_Problems and tasks_
**a.** From the text on ending the school day, list every answer the children give when asked why the day was a good day for them.
**b.** Pick up the text on ending the school day after its final sentence and keep writing.

## start Text block

Ending the Day Right

Ending the Day Right

Many teachers spend a lot of time creating good beginnings to the school day through carefully planned morning meetings. But what about the end of the day? In this newsletter’s Teacher to Teacher section, NEFC consulting teacher Carol Davis talks about using a closing meeting to bring the school day to a peaceful end. We asked several other teachers to share ideas for creating good endings to the school day. Here is what they said.

A: Ah, the end of the day. The kids know it and I know it. In 10 minutes they will be out the door and headed to various buses, cars and day care vans. Talk about transition! How can we avoid that rushed and hurried feeling and end the day in harmony?

First of all, I make sure that any packing up is done well before dismissal. I find that a good time to do this is right after we come in from afternoon recess. Typically after recess, children are getting drinks, hanging up coats, looking at books, or watching the gerbil. To these activities I add packing up. If there are any school newsletters, PTA flyers, library books, etc., that need to go home, this is the time for students to put them into their school bags. Only after this is done do we go on to the next part of our day. Dismissal will not be for another hour, but the packing up is finished!

Then, about 15 minutes before the end of the day, I provide a closing routine. I read a closing story, perhaps a story that we’ll do some work with the next day. But today we read it just for fun, just to relax together.

After the story, we spend a few minutes talking about our day. “Why was today a good day for you?” I ask. The children answer, “You read a funny story,” “My knee stopped bleeding,” or “I played in the housekeeping center.”

Finally, after the bustle of buttoning coats and gathering school bags and getting in line, we sing a song or do a nursery rhyme while standing in line. This helps us calm down once again. Then I walk the children to the bus to ensure that they have a safe walk, that no one goes tearing out of the building, bumping into other people. I wave to them once they are seated and go back to my classroom feeling peaceful instead of frenzied.

Katie Geiger teaches kindergarten at Summit Elementary School in Cincinnati, Ohio.

A: A mad dash for the cubbies, backpacks hastily packed, and papers flying. Another stressful ending to an otherwise pleasant day. My students and I had worked hard to create a classroom that was calm and respectful. But at dismissal time the calm often gave way to chaos, and as we headed home, that frazzled feeling would be the only thing we would remember about the day. That’s when I knew we needed a change.

## end Text block
## start Given records

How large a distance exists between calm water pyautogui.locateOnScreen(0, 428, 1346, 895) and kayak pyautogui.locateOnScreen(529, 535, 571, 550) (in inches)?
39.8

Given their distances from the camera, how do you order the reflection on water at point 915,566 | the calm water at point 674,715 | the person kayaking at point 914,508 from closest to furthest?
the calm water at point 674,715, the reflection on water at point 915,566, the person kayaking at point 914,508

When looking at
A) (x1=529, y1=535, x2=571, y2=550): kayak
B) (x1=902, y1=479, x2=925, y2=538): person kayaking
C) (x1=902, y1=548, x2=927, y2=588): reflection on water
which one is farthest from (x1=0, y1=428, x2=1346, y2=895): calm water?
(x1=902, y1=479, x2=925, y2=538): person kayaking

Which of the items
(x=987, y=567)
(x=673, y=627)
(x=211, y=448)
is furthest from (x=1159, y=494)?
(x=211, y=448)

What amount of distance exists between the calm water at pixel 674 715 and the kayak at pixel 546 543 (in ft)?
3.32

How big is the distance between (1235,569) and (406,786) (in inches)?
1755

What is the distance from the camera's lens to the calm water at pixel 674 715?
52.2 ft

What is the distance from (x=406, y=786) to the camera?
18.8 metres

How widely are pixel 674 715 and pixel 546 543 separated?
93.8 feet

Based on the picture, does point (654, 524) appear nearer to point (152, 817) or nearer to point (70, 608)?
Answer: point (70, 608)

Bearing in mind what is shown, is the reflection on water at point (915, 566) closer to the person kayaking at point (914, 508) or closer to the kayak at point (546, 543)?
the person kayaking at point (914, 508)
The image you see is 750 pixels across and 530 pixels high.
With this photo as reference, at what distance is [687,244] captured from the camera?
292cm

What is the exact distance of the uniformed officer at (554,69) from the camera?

## end Given records

_Expected answers_
**a.**
- "You read a funny story"
- "My knee stopped bleeding"
- "I played in the housekeeping center"

**b.**
Enter the Kindness Tree.

To introduce it, I gathered the children on the rug. I asked them to think about one kind thing that they did for someone in the class that day or one kind thing that someone else did for them. In this way, we generated a list of kind acts. Next to each act we listed the names of the children involved. The acts of kindness ranged from lending someone a pencil to helping someone up when he or she fell down at recess.

Next, on a paper leaf, I wrote each name pair—the name of the child who did a kind act and the name of the child who was helped. We placed the leaves onto a giant tree, which I had cut out of poster board. I explained that acts of kindness would help our tree grow, and that they would help us grow together as a class. The children were excited about the Kindness Tree. They’d only been introduced to it that day, and already they were telling me what they were going to do tomorrow to show kindness to their classmates!

To keep the tree growing, the children and I placed some blank leaves in a basket by the art center. Whenever children were involved in an act of kindness, they would write their name and the name of the other person involved on a leaf. At the end of each day, after the gathering of papers and packing of backpacks, we all sat down in a circle on the rug. Each child who wrote on a leaf that day would share his or her act of kindness with the class. The child then placed the leaf on the tree.

Over the course of the year, our tree grew into a beautiful forest. The Kindness Tree gave us the opportunity to stop and reflect on our actions during the day. And it allowed us to end our days in a peaceful, positive manner!

Bonnie Kirkpatrick teaches second grade at Mount Pleasant Elementary School in Wilmington, Delaware.

A: I teach two humanities periods each day. I’ve found that it’s just as important to bring peaceful and reflective closure to each period as it is to bring the entire day of school to a peaceful close. To end my humanities classes, I have students do a brief self-evaluation.

I introduce the activity by asking the class early in the year to come up with a list of behaviors that they feel would promote positive learning. The class typically agrees on a list that includes things like “arriving on time,” “coming to class prepared,” “being a quiet and focused listener,” “working cooperatively in a group,” and “cleaning up.”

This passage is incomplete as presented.